Envelhecemos sem remorsos a cada dia.
Olho o que fomos e honro a nitidez das fotografias.
Reconheço os passos no mapa das considerações
e lembro onde os filhos foram entregues ao tempo.
Plena a verdade de que ficaram os cheiros
curtidos em vinhos que já não se fabricam
guardados nos potes de ouro maciço das lembranças.
Enfrento os velhos ventos do frio
ainda de mãos nos bolsos mas agora livres
a rescreverem letra por letra da história esculpida.
Não faltaram palavras de consolo ou fé
tudo foi dito ou abandonado na hora devida
e os degraus construídos sob as ordens do acaso.

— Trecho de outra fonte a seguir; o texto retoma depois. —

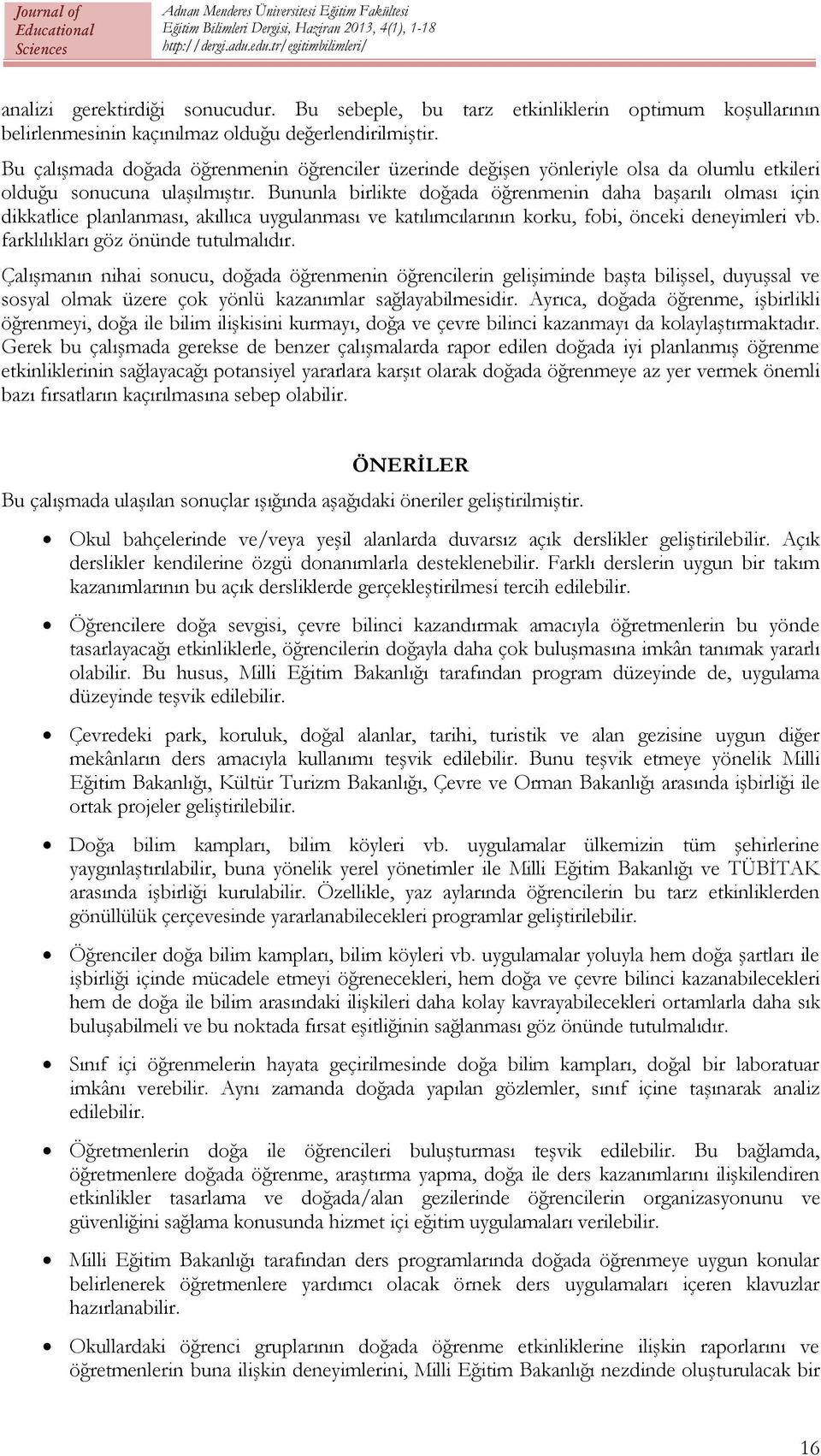 Bununla birlikte doğada öğrenmenin daha başarılı olması için dikkatlice planlanması, akıllıca uygulanması ve katılımcılarının korku, fobi, önceki deneyimleri vb. farklılıkları göz önünde tutulmalıdır.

Piso as folhas das árvores que conhecemos:
o barulho de vida pulsante me faz rir com prazer.
Provo a sabedoria de tanto saber o nada de todo dia
e a felicidade suprema de atingir a cor de não morrer.
Somos as chaves do que vinga e não pede vitrine
quer apenas descortinar a próxima curva.
O orgulho de não temer o realizado
O sabor de requentar a esperança
dons que soubemos viver sem prejudicar o andamento do mundo.
Sobreviventes de nossas próprias alegrias e limites
hoje comungamos o mérito da permanência.
Se existisse, o arrependimento daria lugar ao agradecimento.